**Your task:** Rewrite the stretch from the line containing "Could you say" through the end of the lines in full, shifting every number in the answers (the coordinates and the distance values) upward by 73.

(Collected data)
• • • • •
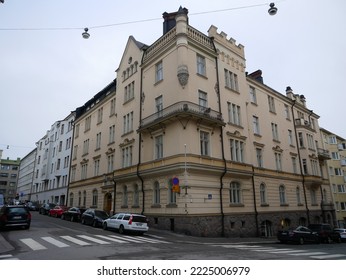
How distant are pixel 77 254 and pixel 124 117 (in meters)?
20.5

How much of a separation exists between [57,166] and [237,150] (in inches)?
1465

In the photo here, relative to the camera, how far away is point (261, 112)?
29828mm

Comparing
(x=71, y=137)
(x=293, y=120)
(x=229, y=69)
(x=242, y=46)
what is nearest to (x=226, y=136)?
(x=229, y=69)

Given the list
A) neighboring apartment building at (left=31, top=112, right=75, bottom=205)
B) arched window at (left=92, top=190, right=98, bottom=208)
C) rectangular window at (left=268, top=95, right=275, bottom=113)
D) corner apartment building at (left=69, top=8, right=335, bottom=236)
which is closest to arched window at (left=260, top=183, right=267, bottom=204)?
corner apartment building at (left=69, top=8, right=335, bottom=236)

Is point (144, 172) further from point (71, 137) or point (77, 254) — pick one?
point (71, 137)

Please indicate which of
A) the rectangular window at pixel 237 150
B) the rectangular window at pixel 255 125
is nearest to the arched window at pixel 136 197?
the rectangular window at pixel 237 150

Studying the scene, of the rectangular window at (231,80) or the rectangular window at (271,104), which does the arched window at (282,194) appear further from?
the rectangular window at (231,80)

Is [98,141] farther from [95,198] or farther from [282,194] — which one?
[282,194]

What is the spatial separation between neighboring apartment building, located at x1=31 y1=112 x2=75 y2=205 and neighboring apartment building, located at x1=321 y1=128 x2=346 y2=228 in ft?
146

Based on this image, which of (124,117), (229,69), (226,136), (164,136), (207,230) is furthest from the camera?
(124,117)

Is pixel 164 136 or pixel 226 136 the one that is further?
pixel 226 136

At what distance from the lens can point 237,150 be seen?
24.4m

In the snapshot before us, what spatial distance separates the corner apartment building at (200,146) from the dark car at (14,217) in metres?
9.07

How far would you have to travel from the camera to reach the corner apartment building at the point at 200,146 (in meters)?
20.2
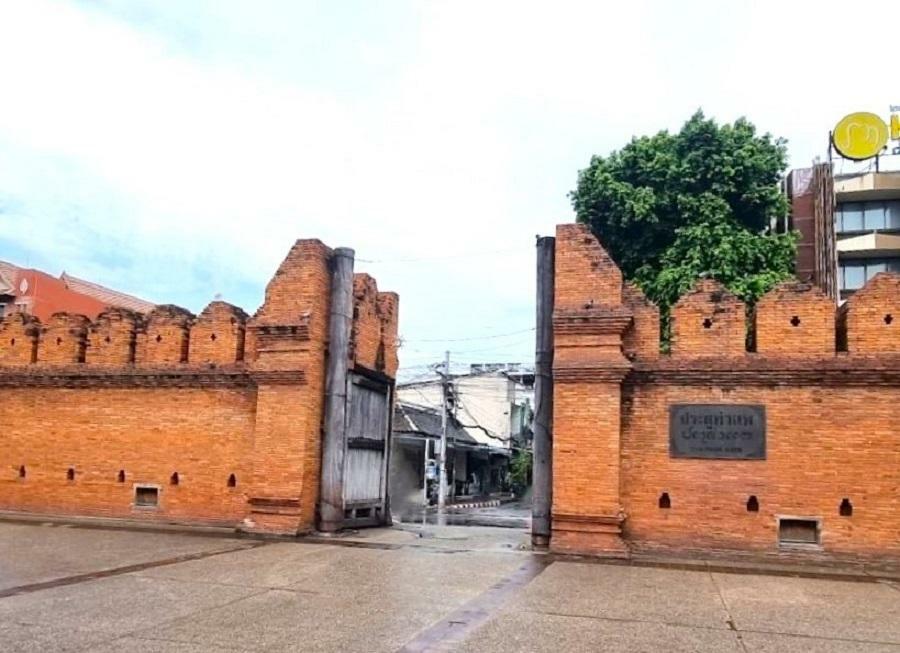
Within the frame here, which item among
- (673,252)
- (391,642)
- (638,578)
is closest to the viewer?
(391,642)

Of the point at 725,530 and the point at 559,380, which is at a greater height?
the point at 559,380

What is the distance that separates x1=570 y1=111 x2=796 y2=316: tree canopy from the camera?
1998 centimetres

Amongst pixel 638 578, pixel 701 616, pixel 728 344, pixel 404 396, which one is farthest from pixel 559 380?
pixel 404 396

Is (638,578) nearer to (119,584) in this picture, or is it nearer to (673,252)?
(119,584)

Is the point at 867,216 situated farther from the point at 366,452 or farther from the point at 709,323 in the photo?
the point at 366,452

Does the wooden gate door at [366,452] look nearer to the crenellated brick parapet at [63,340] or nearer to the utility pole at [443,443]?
the crenellated brick parapet at [63,340]

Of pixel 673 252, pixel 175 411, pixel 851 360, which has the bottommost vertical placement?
pixel 175 411

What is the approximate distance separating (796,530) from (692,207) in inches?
457

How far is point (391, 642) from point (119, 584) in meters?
3.46

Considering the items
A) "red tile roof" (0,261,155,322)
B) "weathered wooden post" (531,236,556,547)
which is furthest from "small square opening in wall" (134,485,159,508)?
"red tile roof" (0,261,155,322)

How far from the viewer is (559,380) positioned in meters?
11.5

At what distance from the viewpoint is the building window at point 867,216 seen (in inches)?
1505

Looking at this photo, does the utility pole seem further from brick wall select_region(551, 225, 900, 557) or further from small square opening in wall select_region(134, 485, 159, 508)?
brick wall select_region(551, 225, 900, 557)

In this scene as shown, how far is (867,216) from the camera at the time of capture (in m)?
38.5
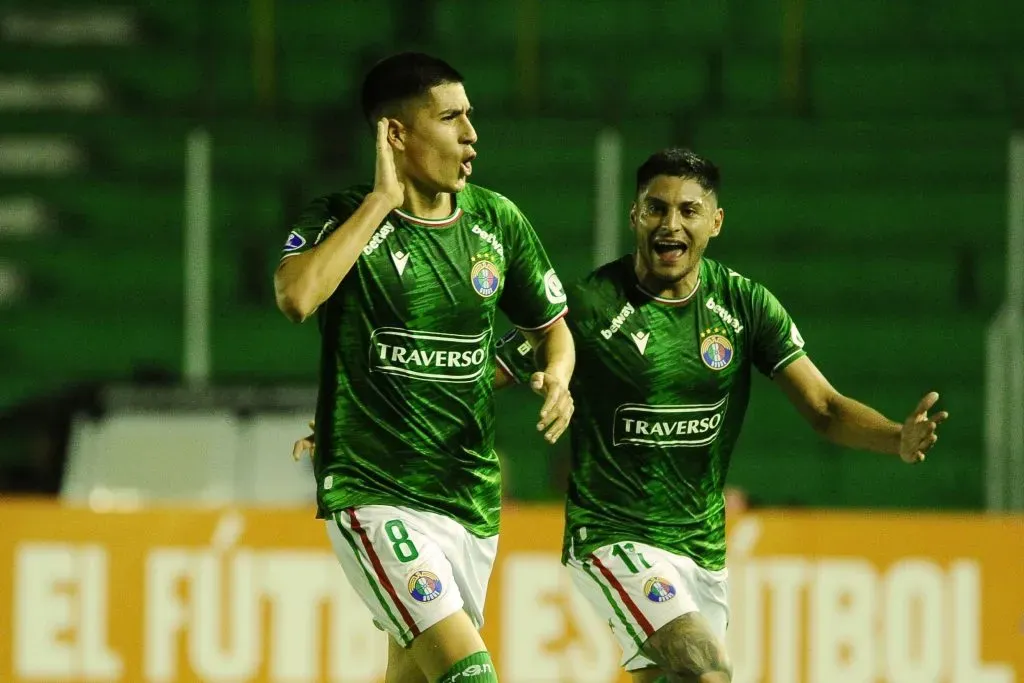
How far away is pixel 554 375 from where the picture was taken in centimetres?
477

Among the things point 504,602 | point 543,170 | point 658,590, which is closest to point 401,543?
point 658,590

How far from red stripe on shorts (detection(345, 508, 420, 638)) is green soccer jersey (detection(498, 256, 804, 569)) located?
3.47 ft

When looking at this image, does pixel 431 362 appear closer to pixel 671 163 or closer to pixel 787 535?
pixel 671 163

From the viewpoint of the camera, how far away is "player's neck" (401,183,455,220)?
191 inches

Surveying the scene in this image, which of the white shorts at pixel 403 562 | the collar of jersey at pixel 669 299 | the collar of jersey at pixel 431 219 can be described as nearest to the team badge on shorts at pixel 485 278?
the collar of jersey at pixel 431 219

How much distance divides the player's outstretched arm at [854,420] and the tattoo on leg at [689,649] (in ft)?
2.43

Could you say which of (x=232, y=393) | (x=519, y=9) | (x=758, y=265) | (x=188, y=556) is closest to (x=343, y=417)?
(x=188, y=556)

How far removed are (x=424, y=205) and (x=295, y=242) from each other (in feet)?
1.36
• • • • •
**Task solution:**
Could you say which of (x=232, y=393) | (x=519, y=9) | (x=758, y=265) | (x=188, y=556) is closest to (x=343, y=417)?
(x=261, y=629)

How far removed are (x=424, y=205) and (x=295, y=242) from each other (in feet)?
74.36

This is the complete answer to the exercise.